**Exercise task**
Copy out all of the data below word for word, without changing anything.

**Provided material**

************

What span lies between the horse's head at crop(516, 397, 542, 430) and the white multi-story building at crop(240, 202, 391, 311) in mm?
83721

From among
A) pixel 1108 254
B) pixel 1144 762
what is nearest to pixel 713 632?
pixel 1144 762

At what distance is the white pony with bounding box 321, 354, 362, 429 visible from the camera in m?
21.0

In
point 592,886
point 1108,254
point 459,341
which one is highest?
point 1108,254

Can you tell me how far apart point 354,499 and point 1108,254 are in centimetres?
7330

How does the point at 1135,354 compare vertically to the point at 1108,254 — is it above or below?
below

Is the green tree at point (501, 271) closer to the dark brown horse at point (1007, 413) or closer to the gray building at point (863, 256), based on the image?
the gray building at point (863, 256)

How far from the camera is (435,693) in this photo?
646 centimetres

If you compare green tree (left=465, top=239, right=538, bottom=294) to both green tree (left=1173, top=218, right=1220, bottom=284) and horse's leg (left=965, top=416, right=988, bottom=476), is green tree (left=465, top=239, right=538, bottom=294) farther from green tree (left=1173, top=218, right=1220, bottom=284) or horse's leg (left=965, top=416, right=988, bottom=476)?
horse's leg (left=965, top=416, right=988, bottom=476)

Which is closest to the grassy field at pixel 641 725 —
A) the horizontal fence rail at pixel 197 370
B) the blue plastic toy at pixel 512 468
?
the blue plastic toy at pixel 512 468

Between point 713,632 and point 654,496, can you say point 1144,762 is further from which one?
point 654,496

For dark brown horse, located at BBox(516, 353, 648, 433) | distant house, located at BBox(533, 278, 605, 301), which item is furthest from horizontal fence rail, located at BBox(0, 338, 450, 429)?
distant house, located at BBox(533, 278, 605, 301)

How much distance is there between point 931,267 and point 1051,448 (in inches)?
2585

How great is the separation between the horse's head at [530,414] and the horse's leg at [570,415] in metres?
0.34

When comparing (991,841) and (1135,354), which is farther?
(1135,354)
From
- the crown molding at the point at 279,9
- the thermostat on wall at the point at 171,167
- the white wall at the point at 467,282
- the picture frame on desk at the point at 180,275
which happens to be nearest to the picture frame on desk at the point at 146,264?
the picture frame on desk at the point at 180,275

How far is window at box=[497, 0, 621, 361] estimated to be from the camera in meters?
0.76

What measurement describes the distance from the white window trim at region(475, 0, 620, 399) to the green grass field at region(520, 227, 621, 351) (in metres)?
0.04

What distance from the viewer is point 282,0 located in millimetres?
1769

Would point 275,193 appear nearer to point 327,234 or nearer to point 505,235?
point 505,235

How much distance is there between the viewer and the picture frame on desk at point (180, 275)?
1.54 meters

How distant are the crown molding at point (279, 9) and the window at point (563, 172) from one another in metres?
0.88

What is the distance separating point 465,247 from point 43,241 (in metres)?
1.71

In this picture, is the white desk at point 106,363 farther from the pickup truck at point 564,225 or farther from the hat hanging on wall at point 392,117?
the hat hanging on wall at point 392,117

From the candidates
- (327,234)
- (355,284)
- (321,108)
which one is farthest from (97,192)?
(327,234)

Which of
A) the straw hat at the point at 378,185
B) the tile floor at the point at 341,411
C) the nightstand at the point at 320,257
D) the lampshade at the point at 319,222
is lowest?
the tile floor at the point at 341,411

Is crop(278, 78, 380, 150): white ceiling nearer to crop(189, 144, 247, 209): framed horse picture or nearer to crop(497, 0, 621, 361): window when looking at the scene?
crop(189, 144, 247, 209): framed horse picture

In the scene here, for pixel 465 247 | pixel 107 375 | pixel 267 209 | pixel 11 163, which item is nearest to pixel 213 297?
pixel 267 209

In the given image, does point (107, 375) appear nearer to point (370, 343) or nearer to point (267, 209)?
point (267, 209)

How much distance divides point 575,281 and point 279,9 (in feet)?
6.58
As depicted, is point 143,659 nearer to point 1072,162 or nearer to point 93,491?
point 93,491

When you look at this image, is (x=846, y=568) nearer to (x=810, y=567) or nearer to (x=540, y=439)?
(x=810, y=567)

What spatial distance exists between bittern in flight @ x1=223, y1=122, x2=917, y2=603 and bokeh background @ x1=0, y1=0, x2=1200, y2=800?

************

**Written answer**
What span lies between the horse's head at crop(516, 397, 542, 430) and the white multi-story building at crop(240, 202, 391, 311) in mm?
83721

From among
A) pixel 1108 254
B) pixel 1144 762
what is nearest to pixel 713 632?
pixel 1144 762

At what distance is the white pony with bounding box 321, 354, 362, 429 visible from the camera in m?
21.0

In
point 592,886
point 1108,254
point 459,341
which one is highest?
point 1108,254

Can you tell me how far apart point 354,499 and point 1108,254 are in centimetres?
7330

How does the point at 1135,354 compare vertically to the point at 1108,254 — is it above or below?
below

Is the green tree at point (501, 271) closer to the dark brown horse at point (1007, 413) or closer to the gray building at point (863, 256), based on the image?
the gray building at point (863, 256)

How far from the camera is (435,693) in this photo?
646 centimetres

If you compare green tree (left=465, top=239, right=538, bottom=294) to both green tree (left=1173, top=218, right=1220, bottom=284) and horse's leg (left=965, top=416, right=988, bottom=476), is green tree (left=465, top=239, right=538, bottom=294) farther from green tree (left=1173, top=218, right=1220, bottom=284) or horse's leg (left=965, top=416, right=988, bottom=476)?
horse's leg (left=965, top=416, right=988, bottom=476)

Which is closest to the grassy field at pixel 641 725 —
A) the horizontal fence rail at pixel 197 370
B) the blue plastic toy at pixel 512 468
?
the blue plastic toy at pixel 512 468

Between point 713,632 and point 654,496, can you say point 1144,762 is further from which one?
point 654,496

For dark brown horse, located at BBox(516, 353, 648, 433) | distant house, located at BBox(533, 278, 605, 301), which item is furthest from horizontal fence rail, located at BBox(0, 338, 450, 429)?
distant house, located at BBox(533, 278, 605, 301)

How much distance is there between point 931,267 and point 1051,448 (in inches)?
2585

How great is the separation between the horse's head at [530,414] and the horse's leg at [570,415] in metres?
0.34

When comparing (991,841) and (1135,354), which is farther?
(1135,354)
From
- the crown molding at the point at 279,9
- the thermostat on wall at the point at 171,167
- the white wall at the point at 467,282
- the picture frame on desk at the point at 180,275
which happens to be nearest to the picture frame on desk at the point at 146,264?
the picture frame on desk at the point at 180,275

How far is window at box=[497, 0, 621, 361] estimated to be from the camera in meters?
0.76

What measurement describes the distance from the white window trim at region(475, 0, 620, 399) to the green grass field at region(520, 227, 621, 351) (in metres)?
0.04

What distance from the viewer is point 282,0 located in millimetres?
1769

Would point 275,193 appear nearer to point 327,234 or nearer to point 505,235?
point 505,235

How much distance is there between the viewer and the picture frame on desk at point (180, 275)?
1.54 meters

How distant are the crown molding at point (279, 9) and the window at point (563, 172) from one another in metres?
0.88

What is the distance separating point 465,247 from point 43,241 (in metres)?
1.71

In this picture, is the white desk at point 106,363 farther from the pickup truck at point 564,225 or farther from the hat hanging on wall at point 392,117?
the hat hanging on wall at point 392,117

From the candidates
- (327,234)
- (355,284)
- (321,108)
which one is farthest from (97,192)?
(327,234)

Which of
A) the straw hat at the point at 378,185
B) the tile floor at the point at 341,411
C) the nightstand at the point at 320,257
D) the lampshade at the point at 319,222
is lowest?
the tile floor at the point at 341,411

Is crop(278, 78, 380, 150): white ceiling nearer to crop(189, 144, 247, 209): framed horse picture or nearer to crop(497, 0, 621, 361): window when looking at the scene?
crop(189, 144, 247, 209): framed horse picture

In the scene here, for pixel 465 247 | pixel 107 375 | pixel 267 209 | pixel 11 163, which item is nearest to pixel 213 297?
pixel 267 209

In the given image, does point (107, 375) appear nearer to point (370, 343) or nearer to point (267, 209)?
point (267, 209)

How much distance divides point 575,281 and point 279,9 (in feet)?
6.58
As depicted, is point 143,659 nearer to point 1072,162 or nearer to point 93,491?
point 93,491

When you look at this image, is (x=846, y=568) nearer to (x=810, y=567) or nearer to (x=540, y=439)?
(x=810, y=567)

What spatial distance exists between bittern in flight @ x1=223, y1=122, x2=917, y2=603 and bokeh background @ x1=0, y1=0, x2=1200, y2=800?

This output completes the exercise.